PAGE EXTRACT:
#####

Biosynthetic Infochemical Communication (iCHEM)

(c) Dr. Linda Kübler

By exploiting recent advances in the understanding of pheromone biosynthesis pathways and how pheromone molecules (a key category of so-called infochemicals) are detected and decoded in the insect nervous system we will develop a new class of technology for infochemical communication.

In a novel approach to information and communication technology (ICT) we will first investigate, design and implement using microreactor technology, the biosynthesis pathways of infochemical production in the moth Spodoptera littoralis. This subsystem we term a "chemoemitter" (a microsystem capable of generating a precise mix of predefined synthesised compounds in programmable ratios of concentration). In parallel we will investigate, design and implement a complementary tuned detector of this volatile chemical mixture based upon principles of molecular detection in the receptor and antennal lobe neurons of the same animal (termed a "chemoreceiver") which is able to recover the ratiometric information deployed in the world. As a combined system this innovative chemoemitter/receiver will be capable of information transmission using chemicals alone and will form the basis of a new technological field for labelling, information transmission and biochemical interfacing.

Chemical messages may be deposited on surfaces or transmitted through gaseous/liquid media. Moreover, by controlling the volatility of the predefined pheromone compounds (by adjusting molecular chain length) it will be possible to transmit time-sensitive and time-registered information. As such we expect our approach and the technologies developed in this project to have long-term implications for automatic identification and data capture (AIDC), product labelling, search and rescue, data storage, unexploded ordinance and mine localisation, air silent communication, unmanned space exploration, medical diagnosis/treatment, therapeutic agents and environmental monitoring/control.

#####

DATA PROVIDED:

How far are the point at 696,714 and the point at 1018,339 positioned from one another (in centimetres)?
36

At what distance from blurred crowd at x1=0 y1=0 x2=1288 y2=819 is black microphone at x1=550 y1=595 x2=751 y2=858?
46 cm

#####

TO DO:
a – List the three things that the iCHEM description says the combined chemoemitter/receiver will form the basis of a new technological field for.
b – Copy from the iCHEM description the stretch from "Chemical messages may" through "and environmental monitoring/control.", word for word.

RESPONSES IN ORDER:
a – labelling, information transmission, biochemical interfacing

b –
Chemical messages may be deposited on surfaces or transmitted through gaseous/liquid media. Moreover, by controlling the volatility of the predefined pheromone compounds (by adjusting molecular chain length) it will be possible to transmit time-sensitive and time-registered information. As such we expect our approach and the technologies developed in this project to have long-term implications for automatic identification and data capture (AIDC), product labelling, search and rescue, data storage, unexploded ordinance and mine localisation, air silent communication, unmanned space exploration, medical diagnosis/treatment, therapeutic agents and environmental monitoring/control.